Pendant qu'on le servait, le pauvre diable flairait la table avec un
petit rire:
--Ca a l'air bon tout ca. Je vais me regaler; il y a si longtemps que
je ne dejeune plus! Un pain d'un sou tous les matins, en courant les
ministeres... car, vous savez, je cours les ministeres, maintenant;
c'est ma seule profession. J'essaye d'accrocher un bureau de tabac...
Qu'est-ce que voulez? il faut qu'on mange a la maison. Je ne peux plus
dessiner; je ne peux plus ecrire... Dicter?... Mais quoi?... Je n'ai
rien dans la tete, moi; je n'invente rien. Mon metier, c'etait de voir
les grimaces de Paris et de les faire; a present il n'y a plus moyen...

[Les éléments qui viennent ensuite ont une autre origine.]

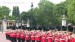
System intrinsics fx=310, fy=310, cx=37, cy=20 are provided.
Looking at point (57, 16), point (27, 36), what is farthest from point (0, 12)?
point (27, 36)

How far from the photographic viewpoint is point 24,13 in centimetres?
11306

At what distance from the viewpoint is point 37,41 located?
60.4 feet

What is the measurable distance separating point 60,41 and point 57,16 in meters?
84.8

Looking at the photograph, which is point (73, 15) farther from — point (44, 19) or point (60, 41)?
point (60, 41)

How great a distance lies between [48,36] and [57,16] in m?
82.7

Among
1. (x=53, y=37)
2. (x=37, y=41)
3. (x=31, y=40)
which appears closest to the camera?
(x=53, y=37)

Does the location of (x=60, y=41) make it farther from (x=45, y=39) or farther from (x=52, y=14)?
(x=52, y=14)

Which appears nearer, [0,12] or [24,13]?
[24,13]

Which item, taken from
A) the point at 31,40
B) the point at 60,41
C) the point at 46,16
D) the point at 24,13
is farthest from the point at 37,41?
the point at 24,13

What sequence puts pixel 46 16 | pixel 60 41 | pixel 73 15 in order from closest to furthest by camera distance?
pixel 60 41, pixel 73 15, pixel 46 16

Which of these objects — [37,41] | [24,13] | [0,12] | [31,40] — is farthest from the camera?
[0,12]

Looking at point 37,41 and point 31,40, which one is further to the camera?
point 31,40

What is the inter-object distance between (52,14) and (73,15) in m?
34.9

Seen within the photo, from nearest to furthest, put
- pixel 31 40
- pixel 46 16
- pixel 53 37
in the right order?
pixel 53 37
pixel 31 40
pixel 46 16
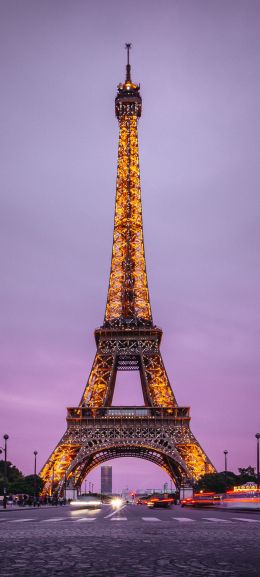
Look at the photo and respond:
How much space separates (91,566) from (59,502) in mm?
62877

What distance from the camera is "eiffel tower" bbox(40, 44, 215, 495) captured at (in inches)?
2692

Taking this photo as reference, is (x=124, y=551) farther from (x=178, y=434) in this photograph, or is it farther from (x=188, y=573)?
(x=178, y=434)

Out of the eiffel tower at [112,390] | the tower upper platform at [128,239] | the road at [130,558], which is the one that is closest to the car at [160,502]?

Alors j'ai pense a un bureau de tabac; pas sur les boulevards, bien
entendu. Je n'ai pas droit a cette faveur, n'etant ni mere de danseuse,
ni veuve d'officier superieur. Non! simplement un petit bureau de
province, quelque part bien loin, dans un coin des Vosges. J'aurai une
forte pipe en porcelaine; je m'appellerai Hans ou Zebede, comme dans
Erckmann-Chatrian, et je me consolerai de ne plus ecrire en faisant des
cornets de tabac avec les oeuvres de mes contemporains.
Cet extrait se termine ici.